• Task directions
Extend the snakesee variance calculator documentation below, picking up right after its last line of code.
## Begin Source text
Initialize the calculator.

Parameters:

Name	Type	Description	Default
config	EstimationConfig | None	Configuration to use. Defaults to DEFAULT_CONFIG.	None

Source code in snakesee/variance.py

def __init__(self, config: EstimationConfig | None = None) -> None:
    """Initialize the calculator.

    Args:
        config: Configuration to use. Defaults to DEFAULT_CONFIG.
    """
    from snakesee.state.config import DEFAULT_CONFIG

    self.config = config or DEFAULT_CONFIG

adjust_variance_for_size_scaling

adjust_variance_for_size_scaling(base_variance: float, size_confidence: float) -> float

Adjust variance when using size-scaled estimates.

Higher size-scaling confidence reduces variance.

Parameters:

Name	Type	Description	Default
base_variance	float	The base variance from stats.	required
size_confidence	float	Confidence in the size scaling (0.0 to 1.0).	required

Returns:

Type	Description
float	Adjusted variance.

Source code in snakesee/variance.py

def adjust_variance_for_size_scaling(
    self,
    base_variance: float,
    size_confidence: float,
) -> float:
    """Adjust variance when using size-scaled estimates.

    Higher size-scaling confidence reduces variance.

    Args:
        base_variance: The base variance from stats.
        size_confidence: Confidence in the size scaling (0.0 to 1.0).

    Returns:
        Adjusted variance.
    """
    # Reduce variance based on size-scaling confidence
    # Formula: variance * (1 - confidence * 0.5)
    adjustment = 1.0 - (size_confidence * 0.5)
    return base_variance * adjustment

aggregate_variances

aggregate_variances(variances: list[float], counts: list[int] | None = None) -> float

Aggregate multiple variances (e.g., across pending jobs).

For independent jobs, variances add linearly. If counts are provided, each variance is multiplied by its count.

Parameters:

Name	Type	Description	Default
variances	list[float]	List of variance values.	required
counts	list[int] | None	Optional counts for each variance (default: 1 each).	None

Returns:

Type	Description
float	Aggregated variance.

Source code in snakesee/variance.py

def aggregate_variances(
    self,
    variances: list[float],
    counts: list[int] | None = None,
) -> float:
    """Aggregate multiple variances (e.g., across pending jobs).

    For independent jobs, variances add linearly.
    If counts are provided, each variance is multiplied by its count.

    Args:
        variances: List of variance values.
        counts: Optional counts for each variance (default: 1 each).

    Returns:
        Aggregated variance.
    """
    if counts is None:
        counts = [1] * len(variances)

    return sum(v * c for v, c in zip(variances, counts, strict=True))
## End Source text
## Begin Provided material
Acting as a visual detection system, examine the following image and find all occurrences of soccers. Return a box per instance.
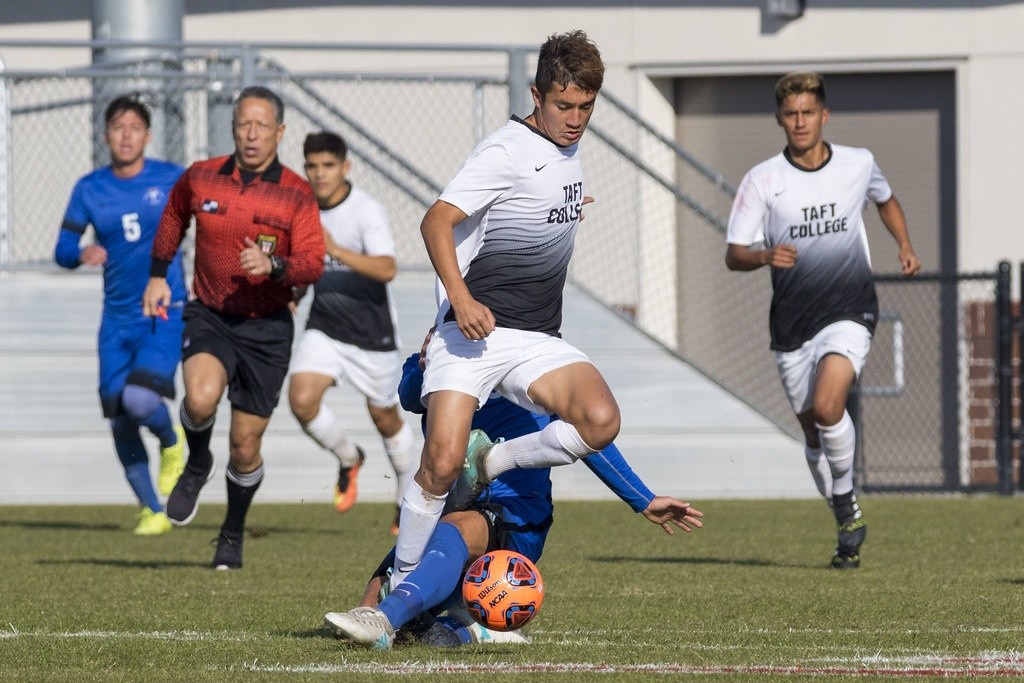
## End Provided material
• Response below
calculate_bootstrap_bounds

calculate_bootstrap_bounds(estimate: float) -> tuple[float, float]

Calculate wide bounds for bootstrap estimation (no progress yet).

Parameters:

Name	Type	Description	Default
estimate	float	The central estimate.	required

Returns:

Type	Description
tuple[float, float]	Tuple of (lower_bound, upper_bound).

Source code in snakesee/variance.py

def calculate_bootstrap_bounds(
    self,
    estimate: float,
) -> tuple[float, float]:
    """Calculate wide bounds for bootstrap estimation (no progress yet).

    Args:
        estimate: The central estimate.

    Returns:
        Tuple of (lower_bound, upper_bound).
    """
    # Very wide bounds: 20% to 300% of estimate
    return estimate * 0.2, estimate * 3.0

calculate_bounds

calculate_bounds(estimate: float, std_dev: float, num_std_devs: float = 2.0) -> tuple[float, float]

Calculate confidence bounds from estimate and std dev.

Parameters:

Name	Type	Description	Default
estimate	float	The central estimate.	required
std_dev	float	Standard deviation.	required
num_std_devs	float	Number of standard deviations for bounds.	2.0

Returns:

Type	Description
tuple[float, float]	Tuple of (lower_bound, upper_bound).

Source code in snakesee/variance.py

def calculate_bounds(
    self,
    estimate: float,
    std_dev: float,
    num_std_devs: float = 2.0,
) -> tuple[float, float]:
    """Calculate confidence bounds from estimate and std dev.

    Args:
        estimate: The central estimate.
        std_dev: Standard deviation.
        num_std_devs: Number of standard deviations for bounds.

    Returns:
        Tuple of (lower_bound, upper_bound).
    """
    lower = max(0, estimate - num_std_devs * std_dev)
    upper = estimate + num_std_devs * std_dev
    return lower, upper

calculate_confidence

calculate_confidence(sample_count: int, recency_factor: float, consistency_factor: float, coverage_factor: float) -> ConfidenceResult

Calculate overall confidence from component factors.

Uses weighted combination of factors as defined in config.

Parameters:

Name	Type	Description	Default
sample_count	int	Total number of historical samples.	required
recency_factor	float	How recent the data is (0.0 to 1.0).	required
consistency_factor	float	How consistent recent runs are (0.0 to 1.0).	required
coverage_factor	float	Fraction of rules with data (0.0 to 1.0).	required

Returns:

Type	Description
ConfidenceResult	ConfidenceResult with overall confidence and breakdown.

Source code in snakesee/variance.py

def calculate_confidence(
    self,
    sample_count: int,
    recency_factor: float,
    consistency_factor: float,
    coverage_factor: float,
) -> ConfidenceResult:
    """Calculate overall confidence from component factors.

    Uses weighted combination of factors as defined in config.

    Args:
        sample_count: Total number of historical samples.
        recency_factor: How recent the data is (0.0 to 1.0).
        consistency_factor: How consistent recent runs are (0.0 to 1.0).
        coverage_factor: Fraction of rules with data (0.0 to 1.0).

    Returns:
        ConfidenceResult with overall confidence and breakdown.
    """
    weights = self.config.confidence_weights
    thresholds = self.config.confidence_thresholds

    # Normalize sample count to 0-1 range
    sample_factor = min(1.0, sample_count / self.config.min_samples_for_confidence)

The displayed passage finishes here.